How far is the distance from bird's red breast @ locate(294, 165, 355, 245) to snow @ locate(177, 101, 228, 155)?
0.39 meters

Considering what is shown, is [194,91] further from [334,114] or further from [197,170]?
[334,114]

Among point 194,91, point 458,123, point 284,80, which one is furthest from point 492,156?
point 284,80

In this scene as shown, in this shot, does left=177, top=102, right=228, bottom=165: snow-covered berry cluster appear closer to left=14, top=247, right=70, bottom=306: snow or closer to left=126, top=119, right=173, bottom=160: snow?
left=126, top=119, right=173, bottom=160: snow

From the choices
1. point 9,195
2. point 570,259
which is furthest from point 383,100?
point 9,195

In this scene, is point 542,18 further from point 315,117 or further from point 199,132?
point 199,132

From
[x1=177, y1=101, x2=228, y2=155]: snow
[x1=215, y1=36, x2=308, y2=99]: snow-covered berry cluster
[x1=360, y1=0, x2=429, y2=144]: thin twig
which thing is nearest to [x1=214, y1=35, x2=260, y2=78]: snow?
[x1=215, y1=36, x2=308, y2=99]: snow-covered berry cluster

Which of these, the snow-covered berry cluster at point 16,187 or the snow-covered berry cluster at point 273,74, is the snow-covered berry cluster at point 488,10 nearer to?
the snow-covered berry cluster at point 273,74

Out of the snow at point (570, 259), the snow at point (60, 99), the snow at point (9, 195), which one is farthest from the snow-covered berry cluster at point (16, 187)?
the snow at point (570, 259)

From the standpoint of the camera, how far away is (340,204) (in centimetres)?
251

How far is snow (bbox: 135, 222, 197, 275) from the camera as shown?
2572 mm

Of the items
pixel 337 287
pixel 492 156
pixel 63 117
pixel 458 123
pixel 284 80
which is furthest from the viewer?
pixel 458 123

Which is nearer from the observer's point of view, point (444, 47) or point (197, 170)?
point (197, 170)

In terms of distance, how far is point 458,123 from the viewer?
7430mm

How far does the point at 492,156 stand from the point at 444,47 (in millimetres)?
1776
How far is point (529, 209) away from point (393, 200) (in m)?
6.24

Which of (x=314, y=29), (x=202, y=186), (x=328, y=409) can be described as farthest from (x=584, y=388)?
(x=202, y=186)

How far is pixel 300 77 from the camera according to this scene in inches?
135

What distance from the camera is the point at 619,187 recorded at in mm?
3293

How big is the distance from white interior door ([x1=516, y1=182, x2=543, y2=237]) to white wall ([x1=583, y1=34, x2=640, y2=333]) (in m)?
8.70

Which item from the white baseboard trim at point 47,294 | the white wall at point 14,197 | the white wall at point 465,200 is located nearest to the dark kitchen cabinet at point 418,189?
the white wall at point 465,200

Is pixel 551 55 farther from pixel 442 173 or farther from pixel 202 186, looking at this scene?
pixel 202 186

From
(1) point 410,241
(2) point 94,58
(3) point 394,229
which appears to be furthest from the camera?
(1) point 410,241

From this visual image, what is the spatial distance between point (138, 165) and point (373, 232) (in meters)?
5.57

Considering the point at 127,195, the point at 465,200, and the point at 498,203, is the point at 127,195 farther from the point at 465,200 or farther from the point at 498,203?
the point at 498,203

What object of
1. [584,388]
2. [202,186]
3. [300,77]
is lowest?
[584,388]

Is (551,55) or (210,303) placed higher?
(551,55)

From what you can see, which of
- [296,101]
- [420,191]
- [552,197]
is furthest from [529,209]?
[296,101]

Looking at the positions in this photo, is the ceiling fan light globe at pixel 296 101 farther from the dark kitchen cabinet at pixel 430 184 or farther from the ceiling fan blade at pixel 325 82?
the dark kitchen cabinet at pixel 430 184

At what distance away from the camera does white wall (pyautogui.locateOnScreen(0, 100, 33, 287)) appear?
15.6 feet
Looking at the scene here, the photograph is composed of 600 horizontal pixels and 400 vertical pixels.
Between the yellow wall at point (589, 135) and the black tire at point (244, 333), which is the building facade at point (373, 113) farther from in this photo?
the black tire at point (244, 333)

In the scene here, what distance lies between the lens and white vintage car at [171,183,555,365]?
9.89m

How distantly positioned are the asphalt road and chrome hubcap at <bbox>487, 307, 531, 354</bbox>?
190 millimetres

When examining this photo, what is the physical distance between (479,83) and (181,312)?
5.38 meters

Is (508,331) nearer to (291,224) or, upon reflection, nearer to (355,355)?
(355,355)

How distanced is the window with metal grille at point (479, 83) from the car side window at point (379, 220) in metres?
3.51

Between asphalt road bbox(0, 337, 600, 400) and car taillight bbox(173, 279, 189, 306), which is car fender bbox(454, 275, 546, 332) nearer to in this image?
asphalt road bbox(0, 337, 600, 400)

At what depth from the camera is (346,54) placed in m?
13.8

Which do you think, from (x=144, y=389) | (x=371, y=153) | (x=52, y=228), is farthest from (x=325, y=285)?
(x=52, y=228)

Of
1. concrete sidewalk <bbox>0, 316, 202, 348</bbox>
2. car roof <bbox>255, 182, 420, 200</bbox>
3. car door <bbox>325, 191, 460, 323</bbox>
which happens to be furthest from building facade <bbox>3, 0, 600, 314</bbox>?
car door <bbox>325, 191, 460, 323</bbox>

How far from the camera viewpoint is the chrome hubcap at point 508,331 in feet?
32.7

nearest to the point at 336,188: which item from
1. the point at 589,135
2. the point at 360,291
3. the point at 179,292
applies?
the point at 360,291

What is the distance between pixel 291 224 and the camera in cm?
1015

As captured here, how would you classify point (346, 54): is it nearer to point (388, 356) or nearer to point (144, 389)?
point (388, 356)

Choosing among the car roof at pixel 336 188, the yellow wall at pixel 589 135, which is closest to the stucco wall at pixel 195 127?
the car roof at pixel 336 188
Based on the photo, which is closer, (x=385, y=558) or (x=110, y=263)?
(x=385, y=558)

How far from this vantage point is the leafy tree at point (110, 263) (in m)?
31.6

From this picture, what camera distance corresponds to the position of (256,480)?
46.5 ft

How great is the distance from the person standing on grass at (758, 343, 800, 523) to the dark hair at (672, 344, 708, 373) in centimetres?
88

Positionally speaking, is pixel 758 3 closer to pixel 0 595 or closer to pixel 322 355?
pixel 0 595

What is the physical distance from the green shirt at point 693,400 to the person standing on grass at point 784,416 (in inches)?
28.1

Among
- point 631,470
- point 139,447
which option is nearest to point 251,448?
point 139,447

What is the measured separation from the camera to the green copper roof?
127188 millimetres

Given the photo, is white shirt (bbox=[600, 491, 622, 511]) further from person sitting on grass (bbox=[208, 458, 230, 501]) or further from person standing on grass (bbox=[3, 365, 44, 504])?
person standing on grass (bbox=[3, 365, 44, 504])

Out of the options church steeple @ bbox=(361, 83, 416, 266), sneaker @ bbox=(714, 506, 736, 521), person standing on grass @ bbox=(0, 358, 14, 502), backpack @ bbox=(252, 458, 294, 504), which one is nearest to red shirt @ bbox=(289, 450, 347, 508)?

-------

> [Written request]:
Rewrite all of the material above with every "thin twig" switched to "bare branch" and nothing else altered.

> [The answer]:
How far is the distance from bird's red breast @ locate(294, 165, 355, 245) to snow @ locate(177, 101, 228, 155)?
0.39 meters

Considering what is shown, is [194,91] further from [334,114] or further from [197,170]?
[334,114]

Among point 194,91, point 458,123, point 284,80, which one is furthest from point 492,156?
point 284,80

In this scene as shown, in this shot, does left=177, top=102, right=228, bottom=165: snow-covered berry cluster appear closer to left=14, top=247, right=70, bottom=306: snow or closer to left=126, top=119, right=173, bottom=160: snow?
left=126, top=119, right=173, bottom=160: snow

From the choices
1. point 9,195
2. point 570,259
which is furthest from point 383,100?
point 9,195

In this scene, is point 542,18 further from point 315,117 or further from point 199,132?
point 199,132

From
[x1=177, y1=101, x2=228, y2=155]: snow
[x1=215, y1=36, x2=308, y2=99]: snow-covered berry cluster
[x1=360, y1=0, x2=429, y2=144]: bare branch
which thing is nearest to [x1=214, y1=35, x2=260, y2=78]: snow?
[x1=215, y1=36, x2=308, y2=99]: snow-covered berry cluster

Which of these, the snow-covered berry cluster at point 16,187 or the snow-covered berry cluster at point 273,74, is the snow-covered berry cluster at point 488,10 nearer to?
the snow-covered berry cluster at point 273,74

Out of the snow at point (570, 259), the snow at point (60, 99), the snow at point (9, 195), which one is farthest from the snow-covered berry cluster at point (16, 187)?
the snow at point (570, 259)

From the standpoint of the camera, how far away is (340,204) (in centimetres)?
251

How far is snow (bbox: 135, 222, 197, 275) from the camera as shown?
2572 mm

Of the items
pixel 337 287
pixel 492 156
pixel 63 117
pixel 458 123
pixel 284 80
which is furthest from the viewer?
pixel 458 123

Which is nearer from the observer's point of view, point (444, 47) or point (197, 170)?
point (197, 170)

In terms of distance, how far is point 458,123 from the viewer?
7430mm

How far does the point at 492,156 stand from the point at 444,47 (in millimetres)?
1776
How far is point (529, 209) away from point (393, 200) (in m)?
6.24

Which of (x=314, y=29), (x=202, y=186), (x=328, y=409) can be described as farthest from (x=584, y=388)?
(x=202, y=186)

How far is pixel 300 77 from the camera according to this scene in inches?
135

What distance from the camera is the point at 619,187 recorded at in mm?
3293

How big is the distance from white interior door ([x1=516, y1=182, x2=543, y2=237]) to white wall ([x1=583, y1=34, x2=640, y2=333]) (in m)?
8.70

Which item from the white baseboard trim at point 47,294 | the white wall at point 14,197 | the white wall at point 465,200 is located nearest to the dark kitchen cabinet at point 418,189?
the white wall at point 465,200

Is pixel 551 55 farther from pixel 442 173 or farther from pixel 202 186, looking at this scene?
pixel 202 186

From
(1) point 410,241
(2) point 94,58
(3) point 394,229
which appears to be furthest from the camera?
(1) point 410,241

From this visual image, what is the spatial distance between point (138, 165) and point (373, 232) (in meters)?
5.57

Considering the point at 127,195, the point at 465,200, and the point at 498,203, is the point at 127,195 farther from the point at 465,200 or farther from the point at 498,203?
the point at 498,203

What object of
1. [584,388]
2. [202,186]
3. [300,77]
is lowest?
[584,388]

Is (551,55) or (210,303) placed higher?
(551,55)

From what you can see, which of
- [296,101]
- [420,191]
- [552,197]
is furthest from [529,209]?
[296,101]

Looking at the positions in this photo, is the ceiling fan light globe at pixel 296 101 farther from the dark kitchen cabinet at pixel 430 184 or farther from the ceiling fan blade at pixel 325 82?
the dark kitchen cabinet at pixel 430 184

At what distance away from the camera does white wall (pyautogui.locateOnScreen(0, 100, 33, 287)) appear?
15.6 feet
Looking at the scene here, the photograph is composed of 600 horizontal pixels and 400 vertical pixels.
Between the yellow wall at point (589, 135) and the black tire at point (244, 333), which is the building facade at point (373, 113) farther from in this photo?
the black tire at point (244, 333)

In the scene here, what distance lies between the lens and white vintage car at [171,183,555,365]?
9.89m

How distantly positioned are the asphalt road and chrome hubcap at <bbox>487, 307, 531, 354</bbox>?
190 millimetres

When examining this photo, what is the physical distance between (479,83) and (181,312)?
5.38 meters

Is (508,331) nearer to (291,224) or, upon reflection, nearer to (355,355)?
(355,355)

How distanced is the window with metal grille at point (479, 83) from the car side window at point (379, 220) in metres?
3.51

Between asphalt road bbox(0, 337, 600, 400) and car taillight bbox(173, 279, 189, 306), which is car fender bbox(454, 275, 546, 332) nearer to in this image?
asphalt road bbox(0, 337, 600, 400)

At what depth from the camera is (346,54) placed in m?
13.8

Which do you think, from (x=144, y=389) | (x=371, y=153) | (x=52, y=228), is farthest from (x=325, y=285)?
(x=52, y=228)

Of
1. concrete sidewalk <bbox>0, 316, 202, 348</bbox>
2. car roof <bbox>255, 182, 420, 200</bbox>
3. car door <bbox>325, 191, 460, 323</bbox>
which happens to be furthest from building facade <bbox>3, 0, 600, 314</bbox>?
car door <bbox>325, 191, 460, 323</bbox>

How far from the camera viewpoint is the chrome hubcap at point 508,331 in feet?
32.7

nearest to the point at 336,188: which item from
1. the point at 589,135
2. the point at 360,291
3. the point at 179,292
applies?
the point at 360,291

What is the distance between pixel 291 224 and the camera in cm?
1015

As captured here, how would you classify point (346, 54): is it nearer to point (388, 356) or nearer to point (144, 389)?
point (388, 356)

Choosing among the car roof at pixel 336 188, the yellow wall at pixel 589 135, which is closest to the stucco wall at pixel 195 127?
the car roof at pixel 336 188
Based on the photo, which is closer, (x=385, y=558) or (x=110, y=263)?
(x=385, y=558)

How far from this vantage point is the leafy tree at point (110, 263) (in m)?
31.6

From this picture, what camera distance corresponds to the position of (256,480)?
46.5 ft

How great is the distance from the person standing on grass at (758, 343, 800, 523) to the dark hair at (672, 344, 708, 373) in centimetres?
88

Positionally speaking, is pixel 758 3 closer to pixel 0 595 or closer to pixel 322 355?
pixel 0 595

What is the physical distance from the green shirt at point 693,400 to the person standing on grass at point 784,416 (in inches)?
28.1

Among
- point 631,470
- point 139,447
which option is nearest to point 251,448?
point 139,447

What is the measured separation from the camera to the green copper roof?
127188 millimetres

Given the photo, is white shirt (bbox=[600, 491, 622, 511]) further from person sitting on grass (bbox=[208, 458, 230, 501]) or further from person standing on grass (bbox=[3, 365, 44, 504])?
person standing on grass (bbox=[3, 365, 44, 504])

Out of the options church steeple @ bbox=(361, 83, 416, 266), sneaker @ bbox=(714, 506, 736, 521), person standing on grass @ bbox=(0, 358, 14, 502), backpack @ bbox=(252, 458, 294, 504), which one is nearest to red shirt @ bbox=(289, 450, 347, 508)?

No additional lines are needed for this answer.